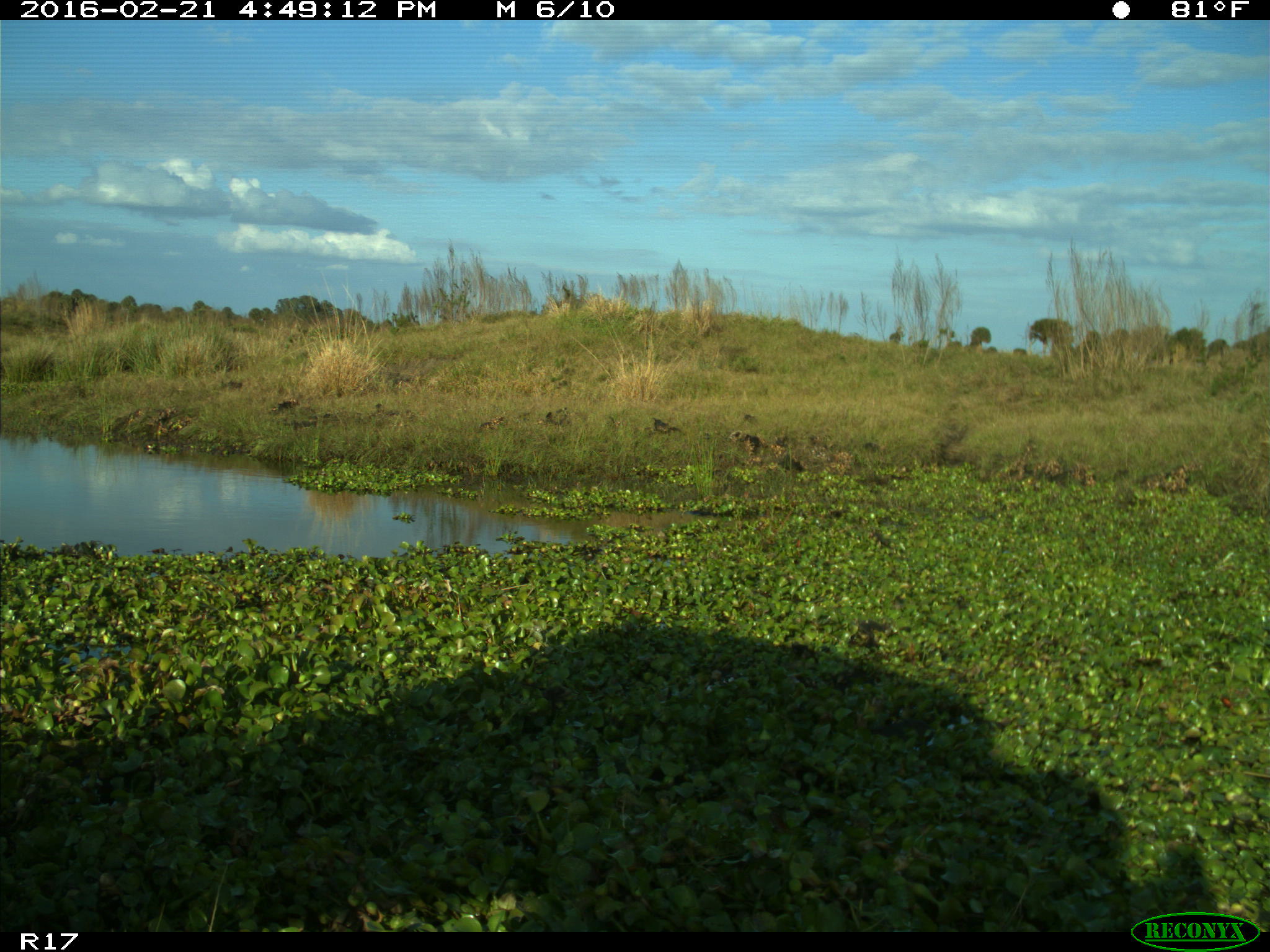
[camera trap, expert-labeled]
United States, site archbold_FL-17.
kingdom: Animalia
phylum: Chordata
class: Mammalia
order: Artiodactyla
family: Bovidae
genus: Bos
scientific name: Bos taurus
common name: domestic cow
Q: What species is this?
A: Bos taurus (domestic cow).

________________

_Exercise details_
Write out the entries above verbatim, without pictures.

_Exercise answer_
[camera trap, expert-labeled]
United States, site archbold_FL-17.
kingdom: Animalia
phylum: Chordata
class: Mammalia
order: Artiodactyla
family: Bovidae
genus: Bos
scientific name: Bos taurus
common name: domestic cow
Q: What species is this?
A: Bos taurus (domestic cow).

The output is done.